Problem solving with #opendata
We seem to be entering a new and more productive phase of open data.
In the past there had been an approach that could be summarised publish as much open data as possible for example as Defra did in 2015 which did help kick start a new approach for them regarding open data.
Typically if someone senior said ‘we need to do more about open data’ it often boiled down to creating some kind of list of data sets to be released. These would then be hunted down and great effort spent making them available.
There were some consequences to such actions. For example if we looked back at all the data sets released by Defra since 2015 how many of them have been consistently updated and used since?

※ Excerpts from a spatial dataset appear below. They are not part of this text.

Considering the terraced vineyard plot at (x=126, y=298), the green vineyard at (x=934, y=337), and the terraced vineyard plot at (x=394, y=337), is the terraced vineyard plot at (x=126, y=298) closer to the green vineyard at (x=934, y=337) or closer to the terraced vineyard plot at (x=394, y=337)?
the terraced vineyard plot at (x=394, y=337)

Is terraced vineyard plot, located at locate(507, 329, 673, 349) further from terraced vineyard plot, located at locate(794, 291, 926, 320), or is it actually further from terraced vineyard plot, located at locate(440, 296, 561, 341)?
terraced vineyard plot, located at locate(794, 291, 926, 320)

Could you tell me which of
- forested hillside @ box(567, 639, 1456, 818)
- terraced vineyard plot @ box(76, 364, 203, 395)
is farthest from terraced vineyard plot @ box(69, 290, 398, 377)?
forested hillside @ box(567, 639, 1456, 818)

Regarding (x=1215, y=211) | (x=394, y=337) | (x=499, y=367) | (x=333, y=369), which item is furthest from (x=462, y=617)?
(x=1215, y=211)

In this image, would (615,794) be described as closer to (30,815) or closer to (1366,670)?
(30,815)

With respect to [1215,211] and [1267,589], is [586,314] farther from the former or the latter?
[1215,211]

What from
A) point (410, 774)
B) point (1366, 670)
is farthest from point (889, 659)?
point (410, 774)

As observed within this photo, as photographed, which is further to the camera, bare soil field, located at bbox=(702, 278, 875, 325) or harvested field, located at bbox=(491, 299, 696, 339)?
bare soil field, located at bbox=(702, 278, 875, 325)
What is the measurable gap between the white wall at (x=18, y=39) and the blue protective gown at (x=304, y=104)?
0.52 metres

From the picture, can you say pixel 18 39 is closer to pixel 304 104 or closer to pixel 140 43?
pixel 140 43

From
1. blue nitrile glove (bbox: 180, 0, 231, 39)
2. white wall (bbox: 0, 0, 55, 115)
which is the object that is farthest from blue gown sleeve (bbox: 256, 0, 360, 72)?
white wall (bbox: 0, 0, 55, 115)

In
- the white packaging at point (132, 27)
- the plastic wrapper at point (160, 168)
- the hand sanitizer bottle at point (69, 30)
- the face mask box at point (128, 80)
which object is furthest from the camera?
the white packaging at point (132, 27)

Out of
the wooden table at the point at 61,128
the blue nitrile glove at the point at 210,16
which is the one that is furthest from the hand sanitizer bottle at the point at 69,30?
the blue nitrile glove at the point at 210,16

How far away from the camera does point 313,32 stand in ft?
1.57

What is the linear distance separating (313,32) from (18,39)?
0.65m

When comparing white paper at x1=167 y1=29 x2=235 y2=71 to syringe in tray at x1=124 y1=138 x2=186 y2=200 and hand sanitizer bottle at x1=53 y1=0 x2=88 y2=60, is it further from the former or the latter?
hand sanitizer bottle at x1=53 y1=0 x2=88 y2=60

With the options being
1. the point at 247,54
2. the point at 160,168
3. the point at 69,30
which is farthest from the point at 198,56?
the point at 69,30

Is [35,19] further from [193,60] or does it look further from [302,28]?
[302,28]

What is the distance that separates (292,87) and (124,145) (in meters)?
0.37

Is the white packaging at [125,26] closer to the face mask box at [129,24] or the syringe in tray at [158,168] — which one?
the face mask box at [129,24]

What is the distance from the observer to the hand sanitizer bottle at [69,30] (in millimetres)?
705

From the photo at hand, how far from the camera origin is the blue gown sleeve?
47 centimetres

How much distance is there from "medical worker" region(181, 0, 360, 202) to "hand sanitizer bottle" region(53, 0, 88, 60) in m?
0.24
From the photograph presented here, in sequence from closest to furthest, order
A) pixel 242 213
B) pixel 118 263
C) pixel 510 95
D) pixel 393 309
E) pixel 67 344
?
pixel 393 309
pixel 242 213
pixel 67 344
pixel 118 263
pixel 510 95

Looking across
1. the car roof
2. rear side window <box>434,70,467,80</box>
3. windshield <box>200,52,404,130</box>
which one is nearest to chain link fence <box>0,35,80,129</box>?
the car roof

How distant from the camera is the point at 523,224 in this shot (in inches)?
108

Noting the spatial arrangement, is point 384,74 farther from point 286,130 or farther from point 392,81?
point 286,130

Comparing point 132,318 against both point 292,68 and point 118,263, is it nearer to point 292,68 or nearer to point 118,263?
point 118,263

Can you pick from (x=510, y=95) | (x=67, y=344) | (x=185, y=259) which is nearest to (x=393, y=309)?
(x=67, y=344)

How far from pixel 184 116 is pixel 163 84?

Making data open does have a cost: it is not free to create. Taking the ‘publish by volume’ approach might not be the best use of scarce resources.
An alternative approach is to focus on solving problems with open data. Martin Waudby from DCLG gave some great examples last night where as a Department they are focusing on solving problems such as the housing market, homeless and building safety by using currently open data or releasing new data.
The OpenActive project sponsored by Sport England and coordinated by the Open Data Institute is trying to solve the problem of getting people more active.
It is noteworthy that the Open Data Institute has just announced funding for four projects around redesigning public services which clearly have a problem solving focus. This has to be a good thing.
I spent some time in the Cabinet Office in 2017 dealing with more than 200 requests from people outside government asking trying to source public sector data. This can be seen as a thankless task however these requests were being made because there was a user need.
People were grateful when they were pointed in the right direction. Often the data was already available but not very visible — see my previous point about a map of the open data infrastructure. Other times a request needed to be directed to the right organisation who were happy to help. Credit to Departments such as the Environment Agency, Defra, DfT, Met Office and many others for providing such help.
So let’s have lets have less of a list driven approach to open data and more of a user driven, problem solving attitude. It will pay off in the long run by prioritising resources, solving real world problems and making everyone involved feel as though they have achieved something positive.